Time meets protein corona: the Vroman effect dictates macrophage recognition of PEGylated nanoparticles

Abstract

The phenomenon of the protein corona is a major contributor to the limited bench-to-bedside translation of nanomedicines, as it confers a new biological identity that can lead to rapid bloodstream clearance. The composition of the protein corona is dynamic and varies over time. This so-called Vroman effect implies that nanoparticles (NPs) should display a time-dependent biological identity that would modulate how they interact with the living environment as time evolves. Incorporating polyethylene glycol (PEG) into nanoformulations is the gold-standard for minimizing this rapid recognition by the immune system.

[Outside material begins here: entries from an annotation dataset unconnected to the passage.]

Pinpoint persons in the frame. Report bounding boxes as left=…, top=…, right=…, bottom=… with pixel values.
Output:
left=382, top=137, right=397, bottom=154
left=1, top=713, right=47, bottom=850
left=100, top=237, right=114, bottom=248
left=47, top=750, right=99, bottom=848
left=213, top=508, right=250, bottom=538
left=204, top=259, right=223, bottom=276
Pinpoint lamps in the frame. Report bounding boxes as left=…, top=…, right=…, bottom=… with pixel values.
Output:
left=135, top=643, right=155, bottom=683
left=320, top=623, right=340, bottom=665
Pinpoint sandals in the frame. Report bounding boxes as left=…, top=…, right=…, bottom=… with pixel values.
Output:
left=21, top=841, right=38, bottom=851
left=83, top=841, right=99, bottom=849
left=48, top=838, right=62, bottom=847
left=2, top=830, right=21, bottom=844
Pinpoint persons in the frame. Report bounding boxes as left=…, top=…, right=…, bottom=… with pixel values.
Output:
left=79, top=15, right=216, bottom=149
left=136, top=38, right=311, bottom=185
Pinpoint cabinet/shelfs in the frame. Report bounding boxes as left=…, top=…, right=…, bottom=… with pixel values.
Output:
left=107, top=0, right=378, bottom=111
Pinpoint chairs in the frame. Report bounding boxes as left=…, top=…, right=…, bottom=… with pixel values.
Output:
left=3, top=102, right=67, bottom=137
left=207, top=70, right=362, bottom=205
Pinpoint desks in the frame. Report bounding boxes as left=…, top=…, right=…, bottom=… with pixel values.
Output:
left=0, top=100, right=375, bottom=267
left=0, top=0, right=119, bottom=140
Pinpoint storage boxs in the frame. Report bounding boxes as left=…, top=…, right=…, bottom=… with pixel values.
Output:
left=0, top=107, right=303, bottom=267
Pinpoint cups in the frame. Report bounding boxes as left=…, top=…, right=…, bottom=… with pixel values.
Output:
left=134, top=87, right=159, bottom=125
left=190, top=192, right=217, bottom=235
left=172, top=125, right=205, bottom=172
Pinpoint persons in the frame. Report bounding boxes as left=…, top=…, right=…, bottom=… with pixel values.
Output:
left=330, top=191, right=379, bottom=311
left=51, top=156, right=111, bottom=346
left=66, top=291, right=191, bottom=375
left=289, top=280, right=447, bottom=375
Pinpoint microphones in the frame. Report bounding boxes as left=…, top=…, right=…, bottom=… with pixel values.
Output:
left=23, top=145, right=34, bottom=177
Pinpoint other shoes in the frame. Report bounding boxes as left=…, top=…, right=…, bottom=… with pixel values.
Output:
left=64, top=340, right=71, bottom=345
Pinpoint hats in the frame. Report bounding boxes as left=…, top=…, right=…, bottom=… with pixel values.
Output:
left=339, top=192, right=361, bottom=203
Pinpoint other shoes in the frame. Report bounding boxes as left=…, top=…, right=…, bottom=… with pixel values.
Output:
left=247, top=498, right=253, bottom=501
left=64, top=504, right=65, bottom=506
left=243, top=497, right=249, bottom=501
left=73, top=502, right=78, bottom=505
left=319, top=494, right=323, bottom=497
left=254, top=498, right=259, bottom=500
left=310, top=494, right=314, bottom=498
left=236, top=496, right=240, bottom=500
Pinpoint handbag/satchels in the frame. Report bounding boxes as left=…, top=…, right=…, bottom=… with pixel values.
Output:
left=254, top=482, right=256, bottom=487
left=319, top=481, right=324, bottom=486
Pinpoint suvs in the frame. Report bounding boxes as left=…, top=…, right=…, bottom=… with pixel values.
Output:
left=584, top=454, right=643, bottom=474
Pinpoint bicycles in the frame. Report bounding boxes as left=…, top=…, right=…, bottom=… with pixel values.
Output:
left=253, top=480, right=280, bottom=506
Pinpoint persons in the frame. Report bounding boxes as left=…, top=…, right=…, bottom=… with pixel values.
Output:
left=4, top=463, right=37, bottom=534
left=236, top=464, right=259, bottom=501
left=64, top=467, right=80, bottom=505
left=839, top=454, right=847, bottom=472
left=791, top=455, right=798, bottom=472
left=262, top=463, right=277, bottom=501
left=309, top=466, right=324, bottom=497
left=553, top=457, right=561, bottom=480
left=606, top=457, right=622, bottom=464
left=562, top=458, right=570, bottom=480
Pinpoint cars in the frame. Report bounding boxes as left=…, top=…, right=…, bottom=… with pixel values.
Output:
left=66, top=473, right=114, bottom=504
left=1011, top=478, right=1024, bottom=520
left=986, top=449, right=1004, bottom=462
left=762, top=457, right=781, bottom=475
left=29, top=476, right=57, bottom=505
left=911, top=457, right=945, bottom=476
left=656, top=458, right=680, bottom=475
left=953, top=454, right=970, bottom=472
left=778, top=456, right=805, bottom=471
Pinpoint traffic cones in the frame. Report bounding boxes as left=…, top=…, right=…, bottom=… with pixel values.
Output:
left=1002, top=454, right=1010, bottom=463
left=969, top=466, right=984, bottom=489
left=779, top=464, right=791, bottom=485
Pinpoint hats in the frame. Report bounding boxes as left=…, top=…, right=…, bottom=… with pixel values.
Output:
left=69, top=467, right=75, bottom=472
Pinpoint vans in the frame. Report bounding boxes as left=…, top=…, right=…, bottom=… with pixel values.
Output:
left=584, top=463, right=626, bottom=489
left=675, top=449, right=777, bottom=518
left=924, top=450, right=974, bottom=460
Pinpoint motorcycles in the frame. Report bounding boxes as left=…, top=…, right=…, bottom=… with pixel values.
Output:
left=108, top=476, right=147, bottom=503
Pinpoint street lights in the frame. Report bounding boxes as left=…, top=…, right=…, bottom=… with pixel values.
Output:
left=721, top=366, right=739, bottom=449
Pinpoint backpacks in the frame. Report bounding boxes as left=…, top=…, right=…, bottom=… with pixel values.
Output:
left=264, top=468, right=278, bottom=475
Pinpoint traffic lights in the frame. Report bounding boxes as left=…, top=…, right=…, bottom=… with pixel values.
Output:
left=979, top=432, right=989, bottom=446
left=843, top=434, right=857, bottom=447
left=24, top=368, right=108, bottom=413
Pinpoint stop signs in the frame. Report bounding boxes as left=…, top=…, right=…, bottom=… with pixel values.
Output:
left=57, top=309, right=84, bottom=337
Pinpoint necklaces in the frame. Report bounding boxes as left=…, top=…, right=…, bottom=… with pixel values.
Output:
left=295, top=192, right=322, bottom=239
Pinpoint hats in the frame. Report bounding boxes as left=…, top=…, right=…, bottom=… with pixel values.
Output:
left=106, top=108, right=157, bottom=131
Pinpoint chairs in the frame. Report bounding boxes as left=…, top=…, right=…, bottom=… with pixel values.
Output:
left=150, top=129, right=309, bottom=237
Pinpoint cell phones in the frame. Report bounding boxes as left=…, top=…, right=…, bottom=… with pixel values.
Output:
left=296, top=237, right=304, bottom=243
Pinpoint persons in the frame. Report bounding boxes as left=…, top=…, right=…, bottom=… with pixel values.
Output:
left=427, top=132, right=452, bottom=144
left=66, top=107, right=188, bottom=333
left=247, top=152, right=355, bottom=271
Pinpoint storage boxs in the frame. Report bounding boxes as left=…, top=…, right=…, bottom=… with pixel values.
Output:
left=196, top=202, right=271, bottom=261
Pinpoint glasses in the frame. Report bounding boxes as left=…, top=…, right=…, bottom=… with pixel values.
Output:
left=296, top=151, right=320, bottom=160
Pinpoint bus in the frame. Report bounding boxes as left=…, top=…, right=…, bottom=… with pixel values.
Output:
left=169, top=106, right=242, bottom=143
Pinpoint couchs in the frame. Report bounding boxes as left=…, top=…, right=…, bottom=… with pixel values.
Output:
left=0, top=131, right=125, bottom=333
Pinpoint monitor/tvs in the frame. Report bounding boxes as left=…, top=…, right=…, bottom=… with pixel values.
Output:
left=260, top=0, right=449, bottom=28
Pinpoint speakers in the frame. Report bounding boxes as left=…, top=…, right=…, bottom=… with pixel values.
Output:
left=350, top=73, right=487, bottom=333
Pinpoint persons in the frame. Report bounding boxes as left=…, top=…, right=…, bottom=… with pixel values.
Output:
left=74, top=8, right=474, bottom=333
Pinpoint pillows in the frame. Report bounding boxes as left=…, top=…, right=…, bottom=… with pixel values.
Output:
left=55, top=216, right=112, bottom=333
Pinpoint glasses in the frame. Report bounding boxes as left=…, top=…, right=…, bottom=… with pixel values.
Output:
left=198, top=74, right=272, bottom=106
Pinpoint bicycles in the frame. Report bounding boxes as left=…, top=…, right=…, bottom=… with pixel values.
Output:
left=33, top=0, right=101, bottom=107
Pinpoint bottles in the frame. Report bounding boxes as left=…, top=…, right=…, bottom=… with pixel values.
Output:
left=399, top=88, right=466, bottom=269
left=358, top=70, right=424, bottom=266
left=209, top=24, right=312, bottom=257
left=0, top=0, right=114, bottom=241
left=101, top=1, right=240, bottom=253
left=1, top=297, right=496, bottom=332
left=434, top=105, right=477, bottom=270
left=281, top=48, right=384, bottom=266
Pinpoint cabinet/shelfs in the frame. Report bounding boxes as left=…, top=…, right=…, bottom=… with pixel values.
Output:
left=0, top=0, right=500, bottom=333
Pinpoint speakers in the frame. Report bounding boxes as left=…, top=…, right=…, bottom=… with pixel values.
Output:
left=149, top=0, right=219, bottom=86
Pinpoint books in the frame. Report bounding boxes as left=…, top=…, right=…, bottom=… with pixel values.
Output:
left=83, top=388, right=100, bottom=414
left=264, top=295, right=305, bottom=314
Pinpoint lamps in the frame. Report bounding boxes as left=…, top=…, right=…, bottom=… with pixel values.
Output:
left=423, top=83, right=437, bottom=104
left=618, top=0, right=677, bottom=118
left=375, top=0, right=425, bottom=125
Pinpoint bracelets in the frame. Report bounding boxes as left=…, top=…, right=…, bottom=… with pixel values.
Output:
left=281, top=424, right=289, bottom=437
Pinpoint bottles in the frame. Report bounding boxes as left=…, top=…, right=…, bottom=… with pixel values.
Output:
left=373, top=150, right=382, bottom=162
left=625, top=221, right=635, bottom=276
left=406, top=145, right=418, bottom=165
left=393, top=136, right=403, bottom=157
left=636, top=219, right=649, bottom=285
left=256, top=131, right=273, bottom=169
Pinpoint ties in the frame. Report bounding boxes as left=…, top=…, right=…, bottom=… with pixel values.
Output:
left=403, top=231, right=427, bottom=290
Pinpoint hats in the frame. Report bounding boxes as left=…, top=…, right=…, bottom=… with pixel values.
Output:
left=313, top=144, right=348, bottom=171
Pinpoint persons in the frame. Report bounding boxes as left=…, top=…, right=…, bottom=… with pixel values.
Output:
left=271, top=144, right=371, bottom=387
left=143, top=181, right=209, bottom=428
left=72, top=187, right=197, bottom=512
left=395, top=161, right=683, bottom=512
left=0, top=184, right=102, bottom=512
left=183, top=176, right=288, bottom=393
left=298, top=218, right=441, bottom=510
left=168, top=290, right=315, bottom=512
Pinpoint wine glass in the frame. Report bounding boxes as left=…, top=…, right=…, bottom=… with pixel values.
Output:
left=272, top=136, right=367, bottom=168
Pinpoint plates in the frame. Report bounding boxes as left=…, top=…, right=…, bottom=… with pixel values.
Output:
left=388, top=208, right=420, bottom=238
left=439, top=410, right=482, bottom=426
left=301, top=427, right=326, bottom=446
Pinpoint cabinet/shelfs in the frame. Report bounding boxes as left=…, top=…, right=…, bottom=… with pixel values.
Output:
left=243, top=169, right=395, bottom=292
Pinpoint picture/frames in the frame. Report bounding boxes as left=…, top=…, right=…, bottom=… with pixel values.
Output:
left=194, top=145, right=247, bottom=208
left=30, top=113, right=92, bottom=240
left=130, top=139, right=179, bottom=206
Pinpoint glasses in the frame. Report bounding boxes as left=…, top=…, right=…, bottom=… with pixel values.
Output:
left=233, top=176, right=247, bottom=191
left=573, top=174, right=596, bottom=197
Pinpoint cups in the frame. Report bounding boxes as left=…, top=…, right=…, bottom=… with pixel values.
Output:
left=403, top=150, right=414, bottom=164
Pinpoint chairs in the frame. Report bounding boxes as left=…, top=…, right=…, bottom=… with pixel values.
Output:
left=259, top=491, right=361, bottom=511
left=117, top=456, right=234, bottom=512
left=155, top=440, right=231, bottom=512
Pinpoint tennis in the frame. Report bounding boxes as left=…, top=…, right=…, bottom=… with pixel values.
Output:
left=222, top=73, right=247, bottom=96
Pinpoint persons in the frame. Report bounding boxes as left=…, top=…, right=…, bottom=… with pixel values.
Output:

Nonetheless, whether the protein corona and, consequently, the biological identity imparted by this stealth polymer are immutable over time remain unexplored. Here, we provide a facile assay to evaluate how the Vroman effect dictates macrophage recognition of NPs upon incubation with plasma. For that purpose, we have engineered two types of PEGylated mesoporous silica nanoparticles that have been subjected to short-term (5 min) or long-term (1 h) incubation with human plasma to allow for protein corona formation. The physicochemical characterization has demonstrated appreciable changes according to the incubation time (e.g., mean size, amount of protein adsorbed…). The protein coronas have been fully analyzed by means of proteomics, validating the existence of an underlying Vroman effect. The key finding and novelty of our work is that flow cytometry experiments of time-dependent protein coronas suggest the existence of a transient, undesired protein corona that enhances immune recognition before evolving into a less immunogenic state, regardless of the PEGylation degree. Altogether, these findings open the door to more exhaustive analyses of nanomedicines and could contribute to the rational design of in vivo experimentation.